Stored items:
╔══
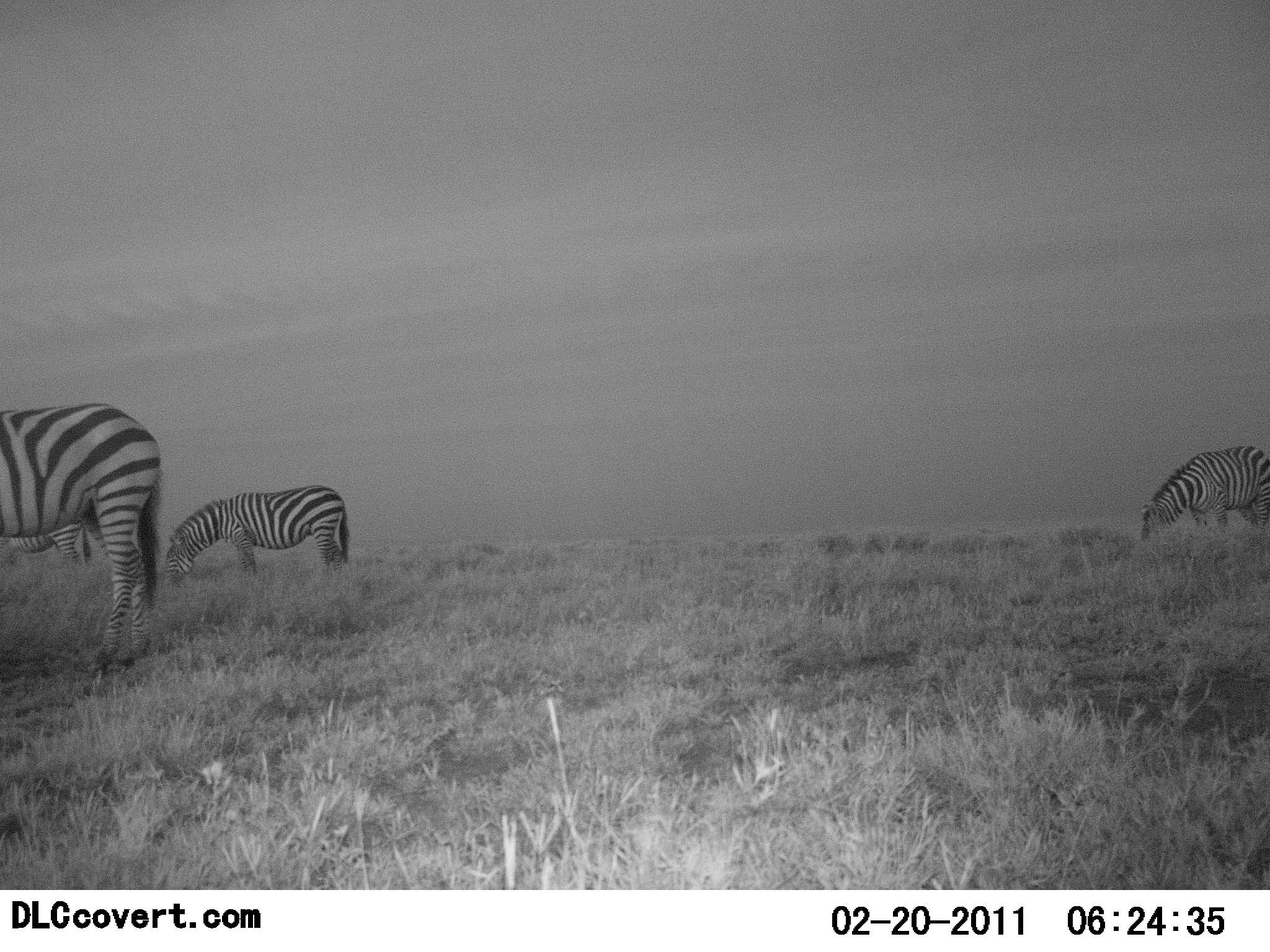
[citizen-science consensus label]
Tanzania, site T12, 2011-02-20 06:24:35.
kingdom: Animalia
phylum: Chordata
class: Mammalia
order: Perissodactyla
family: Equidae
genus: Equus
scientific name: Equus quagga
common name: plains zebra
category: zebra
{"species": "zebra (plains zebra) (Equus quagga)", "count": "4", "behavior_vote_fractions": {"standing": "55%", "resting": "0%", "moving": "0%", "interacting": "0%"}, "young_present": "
╚══
Give back exactly the lines from the line containing "genus: Equus" to the end of the entries, and no other lines.

genus: Equus
scientific name: Equus quagga
common name: plains zebra
category: zebra
{"species": "zebra (plains zebra) (Equus quagga)", "count": "4", "behavior_vote_fractions": {"standing": "55%", "resting": "0%", "moving": "0%", "interacting": "0%"}, "young_present": "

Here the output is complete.